成山は「自分の頭で考えて自分の言葉にすると、責任が持てる。自分で言ったんだから自分でやろうという継続力に繋がる。あとは、結局、答えは自分の中にあって、話しながら整理ができるから、誰かと目標とか想いを熱く話すというのも、とても大切。誰か壁打ちの相手を見つけて話すことや困っている人の想いを引き出せればいい」と伝えました。

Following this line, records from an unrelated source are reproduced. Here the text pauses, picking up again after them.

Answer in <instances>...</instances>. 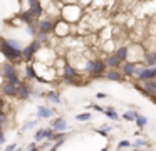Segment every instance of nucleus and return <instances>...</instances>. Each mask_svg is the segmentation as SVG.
<instances>
[{
    "label": "nucleus",
    "instance_id": "f257e3e1",
    "mask_svg": "<svg viewBox=\"0 0 156 151\" xmlns=\"http://www.w3.org/2000/svg\"><path fill=\"white\" fill-rule=\"evenodd\" d=\"M82 15H84V9L81 3H66L61 7V19H64L71 25L81 22Z\"/></svg>",
    "mask_w": 156,
    "mask_h": 151
},
{
    "label": "nucleus",
    "instance_id": "f03ea898",
    "mask_svg": "<svg viewBox=\"0 0 156 151\" xmlns=\"http://www.w3.org/2000/svg\"><path fill=\"white\" fill-rule=\"evenodd\" d=\"M87 76L92 77H104L108 72V66H106L104 59H98V57H91V59L84 60V67H82Z\"/></svg>",
    "mask_w": 156,
    "mask_h": 151
},
{
    "label": "nucleus",
    "instance_id": "7ed1b4c3",
    "mask_svg": "<svg viewBox=\"0 0 156 151\" xmlns=\"http://www.w3.org/2000/svg\"><path fill=\"white\" fill-rule=\"evenodd\" d=\"M0 52L4 56V59H7L9 62H19V60H24L22 57V49H15V47L9 45L7 39H0Z\"/></svg>",
    "mask_w": 156,
    "mask_h": 151
},
{
    "label": "nucleus",
    "instance_id": "20e7f679",
    "mask_svg": "<svg viewBox=\"0 0 156 151\" xmlns=\"http://www.w3.org/2000/svg\"><path fill=\"white\" fill-rule=\"evenodd\" d=\"M0 74H2V77H4L7 82L10 84H15V86H19V84H22L20 77H19V70L17 67H15L14 62H4V66L0 67Z\"/></svg>",
    "mask_w": 156,
    "mask_h": 151
},
{
    "label": "nucleus",
    "instance_id": "39448f33",
    "mask_svg": "<svg viewBox=\"0 0 156 151\" xmlns=\"http://www.w3.org/2000/svg\"><path fill=\"white\" fill-rule=\"evenodd\" d=\"M62 74V79H64V82L67 84H76V86H79L81 84V72H79V69L76 66H72L71 62H67L64 66V69L61 70Z\"/></svg>",
    "mask_w": 156,
    "mask_h": 151
},
{
    "label": "nucleus",
    "instance_id": "423d86ee",
    "mask_svg": "<svg viewBox=\"0 0 156 151\" xmlns=\"http://www.w3.org/2000/svg\"><path fill=\"white\" fill-rule=\"evenodd\" d=\"M41 49H42V44L39 42L37 39L32 40L29 45H25L24 49H22V57H24V60H25V62H30V60H34L35 56H37V52H39Z\"/></svg>",
    "mask_w": 156,
    "mask_h": 151
},
{
    "label": "nucleus",
    "instance_id": "0eeeda50",
    "mask_svg": "<svg viewBox=\"0 0 156 151\" xmlns=\"http://www.w3.org/2000/svg\"><path fill=\"white\" fill-rule=\"evenodd\" d=\"M55 20L57 19H51V17L41 19L37 22V34H44V35H51V34H54Z\"/></svg>",
    "mask_w": 156,
    "mask_h": 151
},
{
    "label": "nucleus",
    "instance_id": "6e6552de",
    "mask_svg": "<svg viewBox=\"0 0 156 151\" xmlns=\"http://www.w3.org/2000/svg\"><path fill=\"white\" fill-rule=\"evenodd\" d=\"M134 89L139 91L143 96H146V97L151 99L153 96H156V81H148V82H143V84L136 82L134 84Z\"/></svg>",
    "mask_w": 156,
    "mask_h": 151
},
{
    "label": "nucleus",
    "instance_id": "1a4fd4ad",
    "mask_svg": "<svg viewBox=\"0 0 156 151\" xmlns=\"http://www.w3.org/2000/svg\"><path fill=\"white\" fill-rule=\"evenodd\" d=\"M54 34L59 39H64V37L71 35V23L66 22L64 19H57L55 20V27H54Z\"/></svg>",
    "mask_w": 156,
    "mask_h": 151
},
{
    "label": "nucleus",
    "instance_id": "9d476101",
    "mask_svg": "<svg viewBox=\"0 0 156 151\" xmlns=\"http://www.w3.org/2000/svg\"><path fill=\"white\" fill-rule=\"evenodd\" d=\"M146 56V50L143 49L141 45H129V59L128 60H133V62H143Z\"/></svg>",
    "mask_w": 156,
    "mask_h": 151
},
{
    "label": "nucleus",
    "instance_id": "9b49d317",
    "mask_svg": "<svg viewBox=\"0 0 156 151\" xmlns=\"http://www.w3.org/2000/svg\"><path fill=\"white\" fill-rule=\"evenodd\" d=\"M139 84L143 82H148V81H156V67H144V70H143V74L138 77Z\"/></svg>",
    "mask_w": 156,
    "mask_h": 151
},
{
    "label": "nucleus",
    "instance_id": "f8f14e48",
    "mask_svg": "<svg viewBox=\"0 0 156 151\" xmlns=\"http://www.w3.org/2000/svg\"><path fill=\"white\" fill-rule=\"evenodd\" d=\"M51 128L55 131V133H67V129H69V126H67V121H66V117H62V116L55 117V119L52 121Z\"/></svg>",
    "mask_w": 156,
    "mask_h": 151
},
{
    "label": "nucleus",
    "instance_id": "ddd939ff",
    "mask_svg": "<svg viewBox=\"0 0 156 151\" xmlns=\"http://www.w3.org/2000/svg\"><path fill=\"white\" fill-rule=\"evenodd\" d=\"M30 96H32V86H29V84H25V82L19 84L17 86V99L25 101Z\"/></svg>",
    "mask_w": 156,
    "mask_h": 151
},
{
    "label": "nucleus",
    "instance_id": "4468645a",
    "mask_svg": "<svg viewBox=\"0 0 156 151\" xmlns=\"http://www.w3.org/2000/svg\"><path fill=\"white\" fill-rule=\"evenodd\" d=\"M106 79L111 81V82H124V74L121 72V69H108V72H106Z\"/></svg>",
    "mask_w": 156,
    "mask_h": 151
},
{
    "label": "nucleus",
    "instance_id": "2eb2a0df",
    "mask_svg": "<svg viewBox=\"0 0 156 151\" xmlns=\"http://www.w3.org/2000/svg\"><path fill=\"white\" fill-rule=\"evenodd\" d=\"M55 111L49 106H37V117L39 119H51L54 117Z\"/></svg>",
    "mask_w": 156,
    "mask_h": 151
},
{
    "label": "nucleus",
    "instance_id": "dca6fc26",
    "mask_svg": "<svg viewBox=\"0 0 156 151\" xmlns=\"http://www.w3.org/2000/svg\"><path fill=\"white\" fill-rule=\"evenodd\" d=\"M104 60H106L108 69H121V66H122V62L118 59L116 54H108V56L104 57Z\"/></svg>",
    "mask_w": 156,
    "mask_h": 151
},
{
    "label": "nucleus",
    "instance_id": "f3484780",
    "mask_svg": "<svg viewBox=\"0 0 156 151\" xmlns=\"http://www.w3.org/2000/svg\"><path fill=\"white\" fill-rule=\"evenodd\" d=\"M114 54L118 56V59L121 60L122 64L129 59V45H119L118 49L114 50Z\"/></svg>",
    "mask_w": 156,
    "mask_h": 151
},
{
    "label": "nucleus",
    "instance_id": "a211bd4d",
    "mask_svg": "<svg viewBox=\"0 0 156 151\" xmlns=\"http://www.w3.org/2000/svg\"><path fill=\"white\" fill-rule=\"evenodd\" d=\"M2 92H4L5 97H17V86L10 82H5L2 86Z\"/></svg>",
    "mask_w": 156,
    "mask_h": 151
},
{
    "label": "nucleus",
    "instance_id": "6ab92c4d",
    "mask_svg": "<svg viewBox=\"0 0 156 151\" xmlns=\"http://www.w3.org/2000/svg\"><path fill=\"white\" fill-rule=\"evenodd\" d=\"M143 64H144L146 67H156V50H146Z\"/></svg>",
    "mask_w": 156,
    "mask_h": 151
},
{
    "label": "nucleus",
    "instance_id": "aec40b11",
    "mask_svg": "<svg viewBox=\"0 0 156 151\" xmlns=\"http://www.w3.org/2000/svg\"><path fill=\"white\" fill-rule=\"evenodd\" d=\"M139 114H141V113H138V109H128V111H124V113H122L121 117L126 121V123H134L136 117H138Z\"/></svg>",
    "mask_w": 156,
    "mask_h": 151
},
{
    "label": "nucleus",
    "instance_id": "412c9836",
    "mask_svg": "<svg viewBox=\"0 0 156 151\" xmlns=\"http://www.w3.org/2000/svg\"><path fill=\"white\" fill-rule=\"evenodd\" d=\"M104 116L106 117H109L111 121H119L121 119V116L118 114V111H116V107L114 106H106V109H104Z\"/></svg>",
    "mask_w": 156,
    "mask_h": 151
},
{
    "label": "nucleus",
    "instance_id": "4be33fe9",
    "mask_svg": "<svg viewBox=\"0 0 156 151\" xmlns=\"http://www.w3.org/2000/svg\"><path fill=\"white\" fill-rule=\"evenodd\" d=\"M25 77H27V79H35V81H37V70H35L34 62H27V64H25Z\"/></svg>",
    "mask_w": 156,
    "mask_h": 151
},
{
    "label": "nucleus",
    "instance_id": "5701e85b",
    "mask_svg": "<svg viewBox=\"0 0 156 151\" xmlns=\"http://www.w3.org/2000/svg\"><path fill=\"white\" fill-rule=\"evenodd\" d=\"M148 146H149V141L144 139V138H141V136H138L133 141V148H134V149H146Z\"/></svg>",
    "mask_w": 156,
    "mask_h": 151
},
{
    "label": "nucleus",
    "instance_id": "b1692460",
    "mask_svg": "<svg viewBox=\"0 0 156 151\" xmlns=\"http://www.w3.org/2000/svg\"><path fill=\"white\" fill-rule=\"evenodd\" d=\"M45 97H47L51 102H54V104H61V102H62L61 96H59L55 91H49V92H45Z\"/></svg>",
    "mask_w": 156,
    "mask_h": 151
},
{
    "label": "nucleus",
    "instance_id": "393cba45",
    "mask_svg": "<svg viewBox=\"0 0 156 151\" xmlns=\"http://www.w3.org/2000/svg\"><path fill=\"white\" fill-rule=\"evenodd\" d=\"M112 128L114 126H111V124H102V128H96L94 131L98 134H101V136H108V134L112 131Z\"/></svg>",
    "mask_w": 156,
    "mask_h": 151
},
{
    "label": "nucleus",
    "instance_id": "a878e982",
    "mask_svg": "<svg viewBox=\"0 0 156 151\" xmlns=\"http://www.w3.org/2000/svg\"><path fill=\"white\" fill-rule=\"evenodd\" d=\"M136 126H138V129H143V128H146L148 126V117L146 116H143V114H139L138 117H136Z\"/></svg>",
    "mask_w": 156,
    "mask_h": 151
},
{
    "label": "nucleus",
    "instance_id": "bb28decb",
    "mask_svg": "<svg viewBox=\"0 0 156 151\" xmlns=\"http://www.w3.org/2000/svg\"><path fill=\"white\" fill-rule=\"evenodd\" d=\"M76 119H77L79 123H87V121L92 119V113H87V111H86V113H81V114L76 116Z\"/></svg>",
    "mask_w": 156,
    "mask_h": 151
},
{
    "label": "nucleus",
    "instance_id": "cd10ccee",
    "mask_svg": "<svg viewBox=\"0 0 156 151\" xmlns=\"http://www.w3.org/2000/svg\"><path fill=\"white\" fill-rule=\"evenodd\" d=\"M67 138V133H54V136L51 138V143H57V141H62V139H66Z\"/></svg>",
    "mask_w": 156,
    "mask_h": 151
},
{
    "label": "nucleus",
    "instance_id": "c85d7f7f",
    "mask_svg": "<svg viewBox=\"0 0 156 151\" xmlns=\"http://www.w3.org/2000/svg\"><path fill=\"white\" fill-rule=\"evenodd\" d=\"M133 146V143L129 139H121L118 143V149H126V148H131Z\"/></svg>",
    "mask_w": 156,
    "mask_h": 151
},
{
    "label": "nucleus",
    "instance_id": "c756f323",
    "mask_svg": "<svg viewBox=\"0 0 156 151\" xmlns=\"http://www.w3.org/2000/svg\"><path fill=\"white\" fill-rule=\"evenodd\" d=\"M7 44L12 47H15V49H24V47H22V42L17 39H7Z\"/></svg>",
    "mask_w": 156,
    "mask_h": 151
},
{
    "label": "nucleus",
    "instance_id": "7c9ffc66",
    "mask_svg": "<svg viewBox=\"0 0 156 151\" xmlns=\"http://www.w3.org/2000/svg\"><path fill=\"white\" fill-rule=\"evenodd\" d=\"M89 109H92V111H98V113H102L104 114V109L106 107H102V106H99V104H89Z\"/></svg>",
    "mask_w": 156,
    "mask_h": 151
},
{
    "label": "nucleus",
    "instance_id": "2f4dec72",
    "mask_svg": "<svg viewBox=\"0 0 156 151\" xmlns=\"http://www.w3.org/2000/svg\"><path fill=\"white\" fill-rule=\"evenodd\" d=\"M35 124H37V119H34V121H29V123H25L24 126H22V129H24V131H27V129H30V128H34Z\"/></svg>",
    "mask_w": 156,
    "mask_h": 151
},
{
    "label": "nucleus",
    "instance_id": "473e14b6",
    "mask_svg": "<svg viewBox=\"0 0 156 151\" xmlns=\"http://www.w3.org/2000/svg\"><path fill=\"white\" fill-rule=\"evenodd\" d=\"M64 143H66V139H62V141H57V143H54V144H52V148H51V151H57V149H59V148H61Z\"/></svg>",
    "mask_w": 156,
    "mask_h": 151
},
{
    "label": "nucleus",
    "instance_id": "72a5a7b5",
    "mask_svg": "<svg viewBox=\"0 0 156 151\" xmlns=\"http://www.w3.org/2000/svg\"><path fill=\"white\" fill-rule=\"evenodd\" d=\"M15 149H17V144H14V143H12V144H7L4 151H15Z\"/></svg>",
    "mask_w": 156,
    "mask_h": 151
},
{
    "label": "nucleus",
    "instance_id": "f704fd0d",
    "mask_svg": "<svg viewBox=\"0 0 156 151\" xmlns=\"http://www.w3.org/2000/svg\"><path fill=\"white\" fill-rule=\"evenodd\" d=\"M96 97H98V99H106L108 94H106V92H98V94H96Z\"/></svg>",
    "mask_w": 156,
    "mask_h": 151
},
{
    "label": "nucleus",
    "instance_id": "c9c22d12",
    "mask_svg": "<svg viewBox=\"0 0 156 151\" xmlns=\"http://www.w3.org/2000/svg\"><path fill=\"white\" fill-rule=\"evenodd\" d=\"M0 144H5V136H4V134L0 136Z\"/></svg>",
    "mask_w": 156,
    "mask_h": 151
},
{
    "label": "nucleus",
    "instance_id": "e433bc0d",
    "mask_svg": "<svg viewBox=\"0 0 156 151\" xmlns=\"http://www.w3.org/2000/svg\"><path fill=\"white\" fill-rule=\"evenodd\" d=\"M2 134H4V124L0 123V136H2Z\"/></svg>",
    "mask_w": 156,
    "mask_h": 151
},
{
    "label": "nucleus",
    "instance_id": "4c0bfd02",
    "mask_svg": "<svg viewBox=\"0 0 156 151\" xmlns=\"http://www.w3.org/2000/svg\"><path fill=\"white\" fill-rule=\"evenodd\" d=\"M29 151H41V146H37V148H32V149H29Z\"/></svg>",
    "mask_w": 156,
    "mask_h": 151
},
{
    "label": "nucleus",
    "instance_id": "58836bf2",
    "mask_svg": "<svg viewBox=\"0 0 156 151\" xmlns=\"http://www.w3.org/2000/svg\"><path fill=\"white\" fill-rule=\"evenodd\" d=\"M151 102H153V104H154V106H156V96H153V97H151Z\"/></svg>",
    "mask_w": 156,
    "mask_h": 151
},
{
    "label": "nucleus",
    "instance_id": "ea45409f",
    "mask_svg": "<svg viewBox=\"0 0 156 151\" xmlns=\"http://www.w3.org/2000/svg\"><path fill=\"white\" fill-rule=\"evenodd\" d=\"M101 151H109V146H104V148H102Z\"/></svg>",
    "mask_w": 156,
    "mask_h": 151
},
{
    "label": "nucleus",
    "instance_id": "a19ab883",
    "mask_svg": "<svg viewBox=\"0 0 156 151\" xmlns=\"http://www.w3.org/2000/svg\"><path fill=\"white\" fill-rule=\"evenodd\" d=\"M15 151H22V148H17V149H15Z\"/></svg>",
    "mask_w": 156,
    "mask_h": 151
},
{
    "label": "nucleus",
    "instance_id": "79ce46f5",
    "mask_svg": "<svg viewBox=\"0 0 156 151\" xmlns=\"http://www.w3.org/2000/svg\"><path fill=\"white\" fill-rule=\"evenodd\" d=\"M134 151H146V149H134Z\"/></svg>",
    "mask_w": 156,
    "mask_h": 151
},
{
    "label": "nucleus",
    "instance_id": "37998d69",
    "mask_svg": "<svg viewBox=\"0 0 156 151\" xmlns=\"http://www.w3.org/2000/svg\"><path fill=\"white\" fill-rule=\"evenodd\" d=\"M116 151H122V149H116Z\"/></svg>",
    "mask_w": 156,
    "mask_h": 151
}]
</instances>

「後輩やチームメンバーを指導する、巻き込む方法」というテーマでは、成山は、『人に押し付けられた目標ってやっぱ嫌だと思うんですよね(笑)。だからこそ、チームの目標が自分の目標なのかということはちゃんと確認する必要がある。キャプテン、副キャプテンだったら、メンバーに「この目標どう思う?」といった質問を投げかけて、自分で考えさせて、自分で声を出させること、引き出すことが大切』と伝えました。

質疑応答の時間では、
「チームの一員としての自覚が足りていないと気づいた」という学生の感想に対し、「自分はどう在りたいか」「在りたい姿と現状のギャップを埋めるための打ち手はありますか」「在りたい姿を実現すると自分にとって、どんな良いことがありますか」と成山が深掘りをする場面もありました。

最後に、ファシリテーターの浦上から
「今日のように、部員同士でも、質問をし合ったり、話をしてみてほしい。いろいろなやり方はあるけど、みんなが学びを得て、成長すれば部全体が良くなると思う。なので、良い話だったで終わらず、どんどんチャレンジ、実践してほしい」とお伝えしました。

成山からは
「久しぶりに大学の体育会のことを思い出しながら話をしていて、18歳から20歳前後の若い人たちが人として鍛えていくには、体育会って大事だなと心から思うし、自分の子どもにも勧めたいくらい、価値があるものだと自分は信じています。なので、どうか皆さんも自分がやっているスポーツだとか、体育会の活動を信じて、全力でぶつかって、できたかできなかったかではなく、やろうとしているかが大事だと思うので、若さ爆発して目の前のことにぶつかって下さい」
とメッセージを贈り、セミナーは終了しました。